Su llegada se produjo apenas unos días después del nacimiento de “Lionela”, la primera ternera nacida en la muestra, por lo que la Rural volvió a convertirse en escenario de un hecho poco habitual para el público, que puede observar de cerca cómo transcurren estos nacimientos en pleno predio ferial.
El nacimiento no estaba previsto para esos días. Según explicó Luis Gallo, responsable de la cabaña, la oveja comenzó a mostrar algunas señales que hicieron sospechar que el parto se había adelantado. La falta de apetito fue el primer indicio y, con la experiencia de años de trabajo con la raza, el equipo entendió rápidamente que el nacimiento era inminente.
“Vimos que a la mañana no comió su ración y a la tarde tampoco. Con el ojo más o menos entrenado nos dimos cuenta de que se venía.
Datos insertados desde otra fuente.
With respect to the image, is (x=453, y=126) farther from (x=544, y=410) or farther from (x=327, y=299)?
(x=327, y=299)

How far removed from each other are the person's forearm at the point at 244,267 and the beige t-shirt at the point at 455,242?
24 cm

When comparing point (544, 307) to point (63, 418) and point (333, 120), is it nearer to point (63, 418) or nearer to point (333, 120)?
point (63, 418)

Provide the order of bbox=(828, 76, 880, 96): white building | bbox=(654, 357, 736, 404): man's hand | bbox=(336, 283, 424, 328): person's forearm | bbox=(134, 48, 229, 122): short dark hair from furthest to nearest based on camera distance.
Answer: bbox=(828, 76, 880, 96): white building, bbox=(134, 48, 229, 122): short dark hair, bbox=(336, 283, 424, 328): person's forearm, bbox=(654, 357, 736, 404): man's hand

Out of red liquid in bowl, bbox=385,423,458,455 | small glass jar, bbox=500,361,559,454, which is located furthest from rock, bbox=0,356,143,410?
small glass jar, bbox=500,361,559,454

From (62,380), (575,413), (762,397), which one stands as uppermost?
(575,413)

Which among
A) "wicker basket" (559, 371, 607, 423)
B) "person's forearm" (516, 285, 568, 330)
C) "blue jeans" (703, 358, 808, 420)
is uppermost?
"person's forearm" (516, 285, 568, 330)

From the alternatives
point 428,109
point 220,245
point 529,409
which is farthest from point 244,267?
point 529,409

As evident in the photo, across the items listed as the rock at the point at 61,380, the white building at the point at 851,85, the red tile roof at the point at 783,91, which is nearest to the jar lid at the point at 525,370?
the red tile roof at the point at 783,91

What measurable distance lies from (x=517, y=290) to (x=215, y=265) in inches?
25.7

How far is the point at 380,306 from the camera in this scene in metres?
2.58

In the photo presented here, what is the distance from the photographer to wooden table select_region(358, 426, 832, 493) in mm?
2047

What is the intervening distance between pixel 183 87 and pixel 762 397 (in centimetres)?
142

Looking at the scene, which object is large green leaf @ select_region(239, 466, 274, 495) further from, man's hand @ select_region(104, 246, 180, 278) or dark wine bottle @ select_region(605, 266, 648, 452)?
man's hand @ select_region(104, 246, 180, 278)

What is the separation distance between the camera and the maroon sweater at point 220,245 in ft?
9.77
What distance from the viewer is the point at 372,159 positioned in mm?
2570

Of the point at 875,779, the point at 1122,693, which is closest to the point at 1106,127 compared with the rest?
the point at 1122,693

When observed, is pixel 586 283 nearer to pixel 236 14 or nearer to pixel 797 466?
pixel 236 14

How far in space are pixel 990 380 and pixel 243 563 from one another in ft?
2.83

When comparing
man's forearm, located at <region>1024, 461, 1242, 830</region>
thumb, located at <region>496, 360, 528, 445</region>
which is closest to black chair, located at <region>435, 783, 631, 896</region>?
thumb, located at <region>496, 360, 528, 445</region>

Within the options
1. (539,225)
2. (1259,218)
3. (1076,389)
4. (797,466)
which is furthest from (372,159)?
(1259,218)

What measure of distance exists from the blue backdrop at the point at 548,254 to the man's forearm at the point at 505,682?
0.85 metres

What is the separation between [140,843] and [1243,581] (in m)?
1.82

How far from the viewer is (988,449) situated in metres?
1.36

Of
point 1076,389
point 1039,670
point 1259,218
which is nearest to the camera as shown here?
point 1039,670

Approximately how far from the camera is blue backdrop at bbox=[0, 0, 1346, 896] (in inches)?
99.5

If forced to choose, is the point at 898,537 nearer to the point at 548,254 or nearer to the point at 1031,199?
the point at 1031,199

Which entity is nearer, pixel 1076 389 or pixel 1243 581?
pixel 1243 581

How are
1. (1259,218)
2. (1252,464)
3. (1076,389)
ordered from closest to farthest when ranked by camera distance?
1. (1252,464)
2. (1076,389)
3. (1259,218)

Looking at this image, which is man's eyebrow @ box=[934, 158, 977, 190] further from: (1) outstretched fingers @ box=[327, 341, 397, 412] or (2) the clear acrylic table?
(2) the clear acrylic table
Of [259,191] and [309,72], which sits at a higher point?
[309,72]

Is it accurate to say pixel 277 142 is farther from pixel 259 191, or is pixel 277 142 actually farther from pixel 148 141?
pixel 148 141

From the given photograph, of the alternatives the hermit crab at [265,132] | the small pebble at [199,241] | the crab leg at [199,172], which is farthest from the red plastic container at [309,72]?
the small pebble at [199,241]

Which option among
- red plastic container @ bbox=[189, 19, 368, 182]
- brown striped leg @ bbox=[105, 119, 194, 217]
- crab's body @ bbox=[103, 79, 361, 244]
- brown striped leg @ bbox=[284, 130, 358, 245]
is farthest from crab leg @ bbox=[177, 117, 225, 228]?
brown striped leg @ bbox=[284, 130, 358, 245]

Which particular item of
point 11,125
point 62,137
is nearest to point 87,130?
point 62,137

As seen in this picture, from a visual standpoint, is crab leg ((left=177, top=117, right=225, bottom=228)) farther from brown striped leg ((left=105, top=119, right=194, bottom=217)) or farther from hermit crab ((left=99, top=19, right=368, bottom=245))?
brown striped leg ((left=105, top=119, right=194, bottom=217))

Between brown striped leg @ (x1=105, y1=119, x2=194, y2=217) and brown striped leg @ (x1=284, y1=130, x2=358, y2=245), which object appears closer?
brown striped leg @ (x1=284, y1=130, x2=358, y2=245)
Hubiésemos preferido que naciera en el campo, pero terminó ocurriendo acá. Por suerte fue un parto totalmente normal”, relató el productor.
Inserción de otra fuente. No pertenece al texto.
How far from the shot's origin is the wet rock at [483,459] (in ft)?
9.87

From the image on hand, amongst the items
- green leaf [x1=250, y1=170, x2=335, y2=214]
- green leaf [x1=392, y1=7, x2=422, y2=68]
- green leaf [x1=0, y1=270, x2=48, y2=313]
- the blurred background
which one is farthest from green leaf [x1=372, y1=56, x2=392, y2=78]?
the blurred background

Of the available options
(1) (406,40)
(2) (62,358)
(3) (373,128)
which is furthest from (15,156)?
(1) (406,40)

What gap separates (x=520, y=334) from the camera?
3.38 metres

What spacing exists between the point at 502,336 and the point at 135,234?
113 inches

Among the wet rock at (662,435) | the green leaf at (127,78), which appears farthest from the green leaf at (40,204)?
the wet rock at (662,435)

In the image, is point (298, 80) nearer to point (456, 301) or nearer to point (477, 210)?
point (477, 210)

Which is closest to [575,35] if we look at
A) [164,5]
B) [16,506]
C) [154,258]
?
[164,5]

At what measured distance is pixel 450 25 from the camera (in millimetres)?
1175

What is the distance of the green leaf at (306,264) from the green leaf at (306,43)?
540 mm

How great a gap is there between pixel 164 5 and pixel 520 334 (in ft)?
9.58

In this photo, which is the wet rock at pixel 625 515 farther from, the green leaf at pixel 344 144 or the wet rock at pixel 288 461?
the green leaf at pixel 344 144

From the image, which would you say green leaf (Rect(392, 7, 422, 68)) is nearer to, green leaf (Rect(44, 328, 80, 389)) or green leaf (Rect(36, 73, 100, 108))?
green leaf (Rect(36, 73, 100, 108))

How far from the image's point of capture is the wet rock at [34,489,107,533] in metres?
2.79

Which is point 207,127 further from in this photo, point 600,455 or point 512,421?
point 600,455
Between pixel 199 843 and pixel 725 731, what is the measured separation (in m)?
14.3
El pequeño cordero pesó 3,5 kilos al nacer, un peso que, según explicó Gallo, resulta adecuado porque facilita el parto y permite una buena recuperación de la madre. Esa buena condición física hizo posible que ambos continúen con el cronograma previsto para la exposición.
De hecho, uno de los aspectos más llamativos es que Carlos no permanecerá únicamente en el corral: en pocos días ingresará junto a su madre a la pista central, donde La Ponderosa competirá en la categoría oveja menor. “Corporalmente no perdió casi peso, se mantuvo muy bien, así que estamos contentos porque va a poder entrar con su cría”, señaló el criador.
El nacimiento también sirvió para mostrar algunas de las características de la raza Dorper, una alternativa que en los últimos años ganó espacio entre los productores por su orientación carnicera. A diferencia de la mayoría de las razas ovinas, estos animales no producen lana sino pelo, por lo que no necesitan esquila. Durante el verano mudan naturalmente el pelaje y vuelven a desarrollarlo en invierno, cuando necesitan una mayor protección frente a las bajas temperaturas. Además, se destacan por su rusticidad, su buena aptitud maternal y la posibilidad de presentar partos múltiples.
La cabaña La Constancia cuenta con una extensa trayectoria en la actividad. Sus orígenes se remontan a 1963, cuando fue creada por el abuelo de la familia. A partir de 2001 pasó a ser administrada por la siguiente generación y hoy el establecimiento es conducido principalmente por Luis Gallo junto con su hermano. En esta edición de Palermo la cabaña llegó con una amplia participación. Además de ejemplares Dorper y Hampshire Down, presentó cabras y aves de raza.